Hong Kong performing artists cannot seem to get enough of Franz Kafka's surreal classic novel Metamorphosis, in which the main character - Gregor - wakes up to find himself transformed into a giant beetle.

Many local theatre companies have staged their own adaptations of the work in the past decade, including Sand & Bricks, which presented Metamorphosis on three occasions - in 1988, 1994 and 1995.

Today, Theatre du Pif premiers its version at the Cultural Centre and newly founded Theatre Action will present Steven Berkoff's adaptation of Kafka's novel early next month.

Some artists see the bizarre Kafka-esque world an apt metaphor for the territory.

'Maybe it is because I am here in Hong Kong, I really sense in some ways the life of Gregor, getting up at five every morning to make money and then to come back to look after his old dad and mum and be the provider,' says Sean Curran, who is co-directing the Theatre du Pif production.

'In some ways, we try to comment a little on the way Hong Kong is. We try to show, through some scenes, the competition and violence inherent in business, how people would cut each other's throat to make a deal, as it were.

'I hope people can identify with that.' Kwong Wai-lap, who directed Sand & Bricks' Metamorphosis in 1994 and 1995, says the play is a popular one locally because Kafka's story mirrors the 'Hong Kong situation'.

He points out parallels between Gregor's predicament and the territory's uncertain political future.

Kwong says: 'Back in 1988, when we staged the first of the trilogy, Gregor was an idealist. He was also like many of us, who did not want to get up and go to work in the mornings.' But why did he turn into an insect? 'In the trilogy of Metamorphosis, the change signifies alienation because Hong Kong society has no room for idealists but pragmatists,' Kwong says.

'Also in the 1988 production the lodgers in the story were three Mandarin-speakers. They were outsiders, mainland Chinese. Their squabbling symbolised the power struggle in China.

'We conveyed that on to a Hong Kong stage. These lodgers were pressuring the family with their rules and telling them what to do.' Then in the 1994 and 1995 production the metamorphosis itself changed form: the lodgers became Canadian returnees who wanted to do business with China.

'These are opportunists who are really the greatest threat [to Hong Kong],' he says.

Kwong adds that the theme of 'change' is prominent in local movies, theatre and television drama series, and regarded a positive force for good. 'By 1994, change took on a new meaning as a form of alienation. A larva could turn either way, a butterfly or a harmful insect. People also realised at the time there are things that couldn't change.' Curran, who came to the territory three years ago, says his play (which is in Cantonese and English) is apolitical and closer to the original novel in examining the theme of alienation.

'How you deal with loneliness and with people who are not, or don't seem to be, successful in society, the ones who don't come up to what is expected of them?' he asks.
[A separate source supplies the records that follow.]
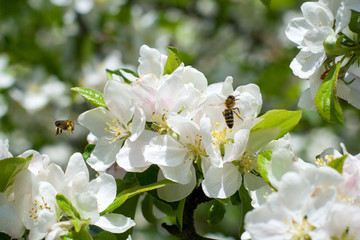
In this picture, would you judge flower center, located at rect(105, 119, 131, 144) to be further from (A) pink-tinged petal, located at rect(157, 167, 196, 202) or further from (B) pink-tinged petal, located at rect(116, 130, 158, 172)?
(A) pink-tinged petal, located at rect(157, 167, 196, 202)

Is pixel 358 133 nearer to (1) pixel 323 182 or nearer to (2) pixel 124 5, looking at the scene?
(2) pixel 124 5

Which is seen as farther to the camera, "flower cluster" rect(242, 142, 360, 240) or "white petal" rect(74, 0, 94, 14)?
"white petal" rect(74, 0, 94, 14)

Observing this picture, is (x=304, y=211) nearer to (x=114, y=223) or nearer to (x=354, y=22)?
(x=114, y=223)

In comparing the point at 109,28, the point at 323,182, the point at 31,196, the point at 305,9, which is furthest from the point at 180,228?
the point at 109,28

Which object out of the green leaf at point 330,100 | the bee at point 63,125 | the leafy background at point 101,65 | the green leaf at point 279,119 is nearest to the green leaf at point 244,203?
the green leaf at point 279,119

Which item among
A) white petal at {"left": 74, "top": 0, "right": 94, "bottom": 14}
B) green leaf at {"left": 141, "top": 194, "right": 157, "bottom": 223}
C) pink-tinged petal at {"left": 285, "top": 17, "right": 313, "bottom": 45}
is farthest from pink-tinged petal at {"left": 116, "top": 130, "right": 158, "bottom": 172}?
white petal at {"left": 74, "top": 0, "right": 94, "bottom": 14}

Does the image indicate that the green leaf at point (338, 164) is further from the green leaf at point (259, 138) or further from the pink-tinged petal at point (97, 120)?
the pink-tinged petal at point (97, 120)
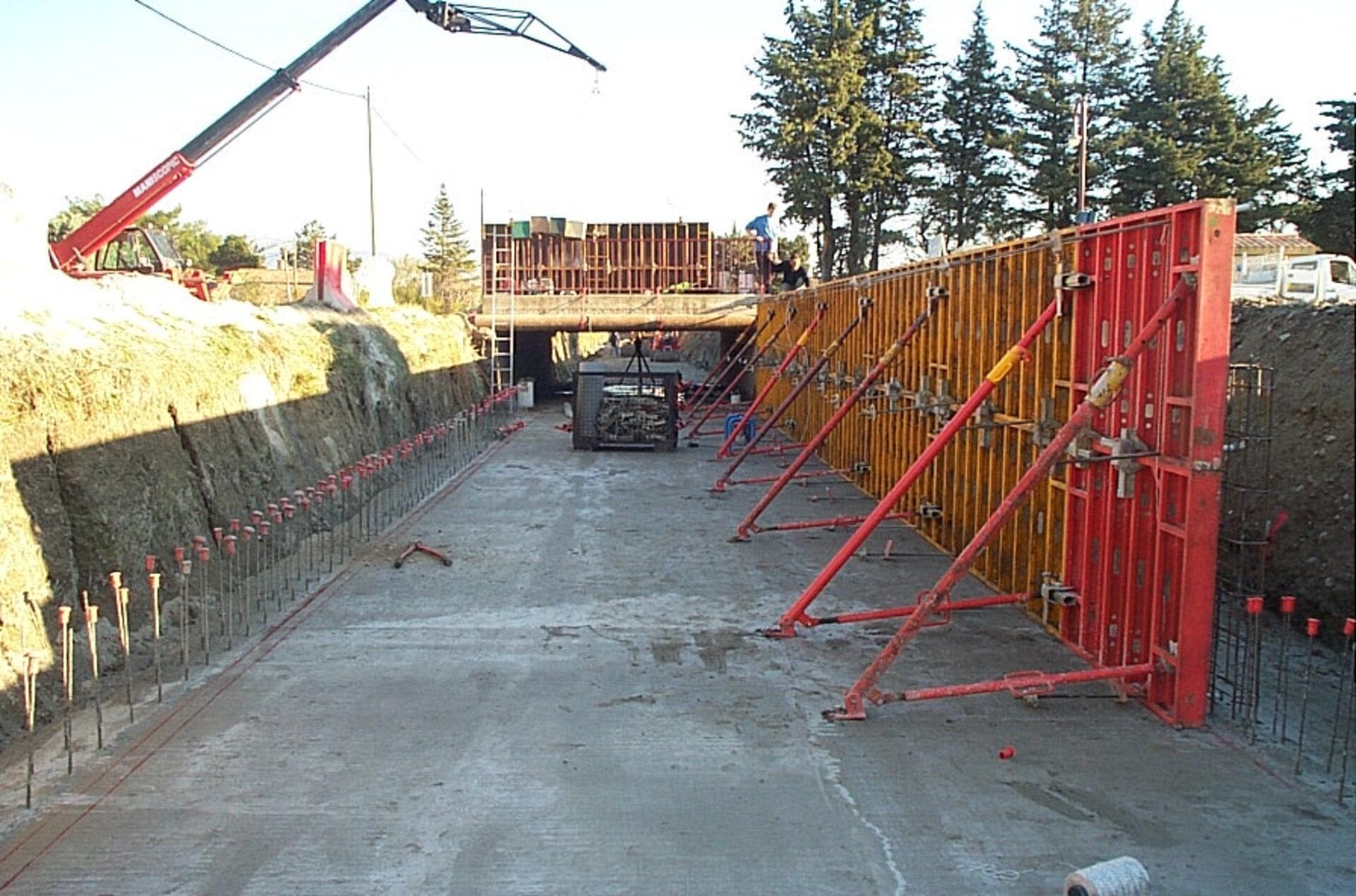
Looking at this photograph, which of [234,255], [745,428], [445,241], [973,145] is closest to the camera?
[745,428]

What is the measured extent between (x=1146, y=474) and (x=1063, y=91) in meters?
32.1

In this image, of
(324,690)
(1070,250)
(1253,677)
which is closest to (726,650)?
(324,690)

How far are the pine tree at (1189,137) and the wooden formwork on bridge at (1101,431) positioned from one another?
17.3 metres

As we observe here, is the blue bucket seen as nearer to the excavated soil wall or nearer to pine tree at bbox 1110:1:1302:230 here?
the excavated soil wall

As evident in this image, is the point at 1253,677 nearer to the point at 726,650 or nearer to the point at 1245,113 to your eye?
the point at 726,650

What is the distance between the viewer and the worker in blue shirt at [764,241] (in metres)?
29.0

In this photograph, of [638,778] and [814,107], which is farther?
[814,107]

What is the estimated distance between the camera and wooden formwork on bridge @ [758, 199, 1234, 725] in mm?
7336

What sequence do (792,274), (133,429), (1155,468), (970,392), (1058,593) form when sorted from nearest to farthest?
(1155,468) < (1058,593) < (133,429) < (970,392) < (792,274)

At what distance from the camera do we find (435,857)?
5691mm

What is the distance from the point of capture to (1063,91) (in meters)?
36.7

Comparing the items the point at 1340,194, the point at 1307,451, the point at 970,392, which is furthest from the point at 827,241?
the point at 1340,194

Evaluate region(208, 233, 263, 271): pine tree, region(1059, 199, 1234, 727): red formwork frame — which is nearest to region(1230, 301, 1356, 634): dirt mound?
region(1059, 199, 1234, 727): red formwork frame

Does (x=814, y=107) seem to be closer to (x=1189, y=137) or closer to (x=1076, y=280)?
(x=1189, y=137)
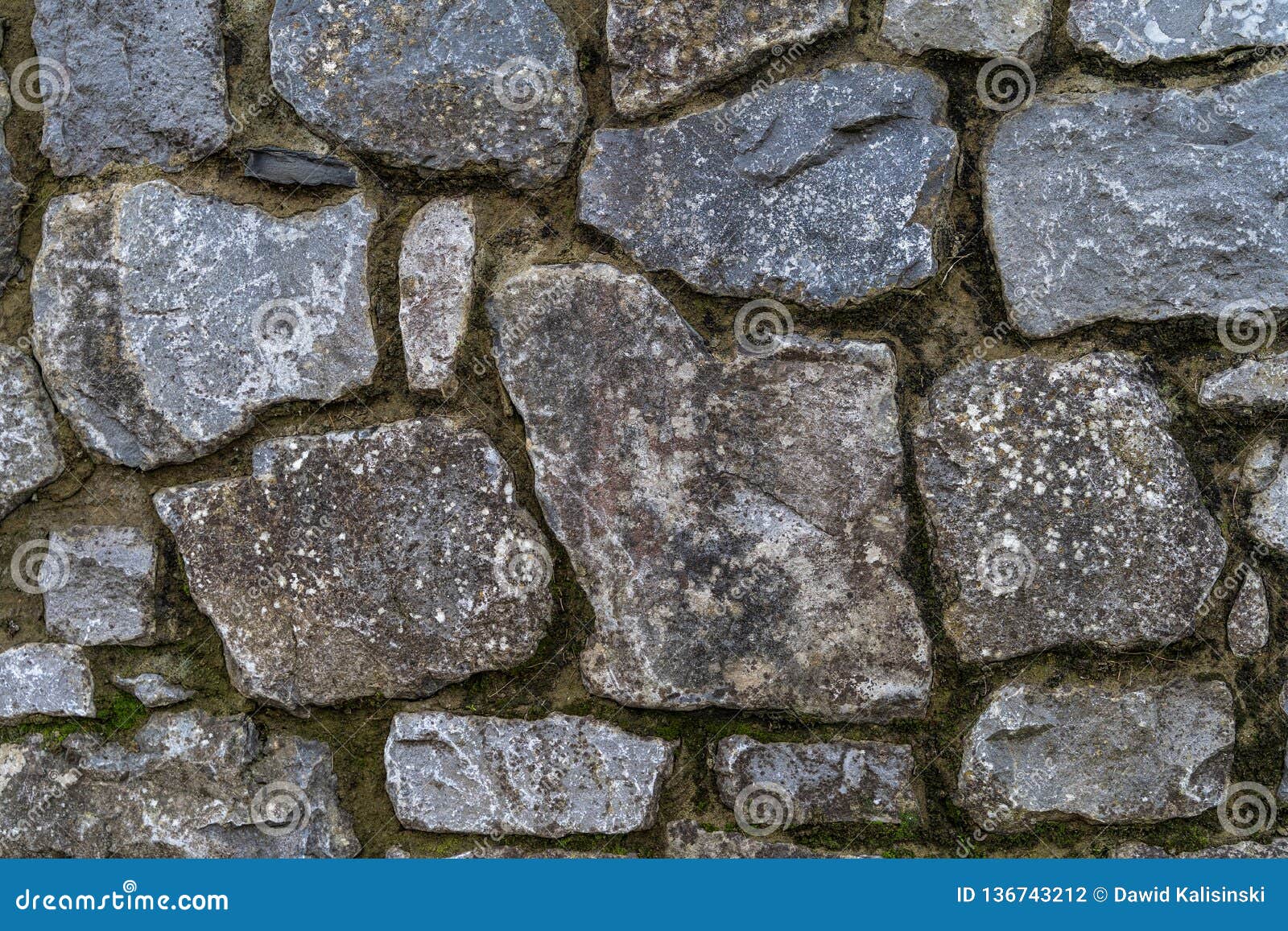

'That is not just with the society but family. [Gregor's family] also rejected him because he was no longer what they wanted and expected him to be, which is the provider of the family.' Curran also lays considerable stress on violence, saying the play contains 'not a lot of pure violence but I think there is an undercurrent of violence all the time like in Kafka's work'.

'There is always a fear and oppression,' he says. 'Personally, I feel there is a lot of violence in this society. There is also a sense of uncertainty, maybe, in a political context. Since I have been here, I do feel there is a sense of fear: what has the future got to hold? 'In Hong Kong, everyone hopes that everything will be all right after 1997, but there is still an uncertainty, we don't know what is ahead.' Mike Ingham at Theatre Action has opted for a more physical theatrical interpretation of Berkoff's Metamorphosis adaptation. This will be the group's debut.

Both Ingham and Curran have adopted a more stylised approach to acting.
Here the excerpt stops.